> [Problem statement] Count the lines below that contain the string "cell" and give only that number. Matching is case-sensitive.

> [Information shown]

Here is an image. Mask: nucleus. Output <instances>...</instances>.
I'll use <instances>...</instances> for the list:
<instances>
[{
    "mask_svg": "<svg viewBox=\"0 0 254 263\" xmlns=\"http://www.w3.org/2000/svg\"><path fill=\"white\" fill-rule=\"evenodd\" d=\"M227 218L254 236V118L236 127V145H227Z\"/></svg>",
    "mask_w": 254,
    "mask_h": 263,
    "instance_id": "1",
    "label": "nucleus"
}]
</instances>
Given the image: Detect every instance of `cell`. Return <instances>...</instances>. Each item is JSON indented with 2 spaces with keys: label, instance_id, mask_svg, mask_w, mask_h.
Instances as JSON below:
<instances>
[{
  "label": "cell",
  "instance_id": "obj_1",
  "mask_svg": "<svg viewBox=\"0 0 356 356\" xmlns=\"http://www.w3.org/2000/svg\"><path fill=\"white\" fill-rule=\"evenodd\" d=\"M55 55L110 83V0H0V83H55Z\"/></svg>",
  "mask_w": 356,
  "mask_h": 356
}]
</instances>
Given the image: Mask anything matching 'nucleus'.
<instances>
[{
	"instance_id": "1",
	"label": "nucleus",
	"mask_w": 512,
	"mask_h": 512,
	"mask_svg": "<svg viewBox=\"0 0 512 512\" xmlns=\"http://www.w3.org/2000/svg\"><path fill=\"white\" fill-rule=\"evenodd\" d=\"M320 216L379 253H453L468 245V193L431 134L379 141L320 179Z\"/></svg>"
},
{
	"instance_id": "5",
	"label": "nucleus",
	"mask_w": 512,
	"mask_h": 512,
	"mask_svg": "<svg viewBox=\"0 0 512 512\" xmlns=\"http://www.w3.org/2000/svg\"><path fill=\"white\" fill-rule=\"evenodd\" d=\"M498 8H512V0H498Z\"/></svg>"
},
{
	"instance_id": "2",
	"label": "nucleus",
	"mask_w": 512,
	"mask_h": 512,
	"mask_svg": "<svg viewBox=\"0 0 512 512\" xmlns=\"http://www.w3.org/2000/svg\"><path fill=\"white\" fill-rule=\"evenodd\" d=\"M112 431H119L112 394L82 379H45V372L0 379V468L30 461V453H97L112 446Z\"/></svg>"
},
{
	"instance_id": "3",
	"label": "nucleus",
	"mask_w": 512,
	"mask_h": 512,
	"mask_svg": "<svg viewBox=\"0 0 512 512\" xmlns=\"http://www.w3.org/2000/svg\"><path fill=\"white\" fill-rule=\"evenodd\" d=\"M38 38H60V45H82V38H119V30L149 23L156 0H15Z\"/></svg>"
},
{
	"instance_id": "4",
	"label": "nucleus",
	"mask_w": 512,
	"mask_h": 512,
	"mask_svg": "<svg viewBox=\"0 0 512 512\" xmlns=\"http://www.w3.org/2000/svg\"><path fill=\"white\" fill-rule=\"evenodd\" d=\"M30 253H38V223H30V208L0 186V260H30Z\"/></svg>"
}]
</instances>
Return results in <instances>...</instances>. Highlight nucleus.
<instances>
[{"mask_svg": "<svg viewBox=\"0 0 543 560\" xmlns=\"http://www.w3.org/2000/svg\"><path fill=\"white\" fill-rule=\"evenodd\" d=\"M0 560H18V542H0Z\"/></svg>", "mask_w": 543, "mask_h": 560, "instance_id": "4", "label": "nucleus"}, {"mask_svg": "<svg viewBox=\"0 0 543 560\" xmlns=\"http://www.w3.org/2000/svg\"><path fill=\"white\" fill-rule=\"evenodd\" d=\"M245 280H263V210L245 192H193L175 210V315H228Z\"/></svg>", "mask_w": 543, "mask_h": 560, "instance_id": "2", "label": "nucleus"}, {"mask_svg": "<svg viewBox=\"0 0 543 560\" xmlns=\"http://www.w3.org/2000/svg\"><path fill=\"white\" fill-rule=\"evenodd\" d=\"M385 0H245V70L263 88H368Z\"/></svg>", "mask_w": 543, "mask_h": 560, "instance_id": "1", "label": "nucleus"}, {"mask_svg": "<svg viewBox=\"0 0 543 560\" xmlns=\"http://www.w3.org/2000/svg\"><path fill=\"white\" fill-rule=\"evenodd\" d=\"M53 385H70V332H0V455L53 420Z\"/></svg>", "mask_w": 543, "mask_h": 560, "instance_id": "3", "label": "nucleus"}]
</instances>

> [Correct answer] 2